The direct proline-catalyzed asymmetric α-aminoxylation of aldehydes and ketones has been developed using nitrosobenzene as an oxygen source, affording α-anilinoxy-aldehydes and -ketones with excellent enantioselectivity. Reaction conditions have been optimized, and low temperature (-20 °C) was found to be a key for the successful α-aminoxylation of aldehydes, while slow addition of nitrosobenzene is essential for that of ketones. The scope of the reaction is presented.

Asymmetric hydrosilylation of ketones using trans-chelating chiral peralkylbisphosphine ligands bearing primary alkyl substituents on phosphorus atoms

Asymmetric hydrosilylation of simple ketones with diphenylsilane proceeded at -40 °C in the presence of a rhodium complex (0.001 - 0.01 molar amount) coordinated with a trans-chelating chiral bisphosphine ligand bearing linear alkyl substituents on the phosphorus atoms, (R,R)-(S,S)-Et-, Pr-, or BuTRAP, giving the corresponding optically active (S)- secondary alcohols with up to 97% ee. The asymmetric hydrosilylation using TRAP ligands with bulkier P-substituents resulted in much lower enantioselectivities. The EtTRAP-rhodium catalyst was also effective for asymmetric hydrosilylation of keto esters with a coordination site for a rhodium atom (up to 98% ee).

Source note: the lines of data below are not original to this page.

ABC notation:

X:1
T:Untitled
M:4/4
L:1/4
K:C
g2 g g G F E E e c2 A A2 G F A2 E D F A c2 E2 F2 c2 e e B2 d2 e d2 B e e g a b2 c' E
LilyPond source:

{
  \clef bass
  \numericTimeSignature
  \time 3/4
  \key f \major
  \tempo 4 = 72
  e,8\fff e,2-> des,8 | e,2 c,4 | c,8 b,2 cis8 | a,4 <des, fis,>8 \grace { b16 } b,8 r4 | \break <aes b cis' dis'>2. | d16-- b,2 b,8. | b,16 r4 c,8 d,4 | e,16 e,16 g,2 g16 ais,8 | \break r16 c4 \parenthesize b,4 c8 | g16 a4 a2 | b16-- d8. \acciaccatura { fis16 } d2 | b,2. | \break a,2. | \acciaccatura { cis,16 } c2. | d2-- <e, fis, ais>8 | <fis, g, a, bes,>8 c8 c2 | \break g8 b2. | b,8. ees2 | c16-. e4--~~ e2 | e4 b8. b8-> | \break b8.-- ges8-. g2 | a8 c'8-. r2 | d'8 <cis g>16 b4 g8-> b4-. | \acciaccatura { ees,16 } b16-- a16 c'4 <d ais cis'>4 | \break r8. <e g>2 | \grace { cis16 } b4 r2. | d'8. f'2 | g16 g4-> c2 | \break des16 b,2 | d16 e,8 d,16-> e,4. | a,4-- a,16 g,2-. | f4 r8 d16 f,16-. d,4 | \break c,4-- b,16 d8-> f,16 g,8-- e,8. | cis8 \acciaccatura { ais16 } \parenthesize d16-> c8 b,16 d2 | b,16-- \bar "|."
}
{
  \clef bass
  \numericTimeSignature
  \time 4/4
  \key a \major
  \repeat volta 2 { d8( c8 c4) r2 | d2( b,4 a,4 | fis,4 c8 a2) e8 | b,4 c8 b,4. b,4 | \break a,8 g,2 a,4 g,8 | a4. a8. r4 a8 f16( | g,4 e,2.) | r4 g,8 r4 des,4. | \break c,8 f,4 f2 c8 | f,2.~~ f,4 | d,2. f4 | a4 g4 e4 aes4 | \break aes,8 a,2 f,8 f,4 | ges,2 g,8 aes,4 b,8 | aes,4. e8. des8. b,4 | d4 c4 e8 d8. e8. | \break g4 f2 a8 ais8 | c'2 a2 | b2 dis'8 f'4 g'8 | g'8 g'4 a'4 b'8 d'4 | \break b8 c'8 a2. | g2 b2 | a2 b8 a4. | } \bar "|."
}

Optically active symmetrical diols were obtained with up to 99% ee from the corresponding diketones via the asymmetric reduction using 2.5 molar amounts of diphenylsilane.

An improved synthesis of chiral diols via the asymmetric catalytic hydrogenation of prochiral diones

The rates of the asymmetric hydrogenation of prochiral diketones catalyzed by Ru(BINAP) catalysts were substantially accelerated in the presence of small amounts of a strong acid.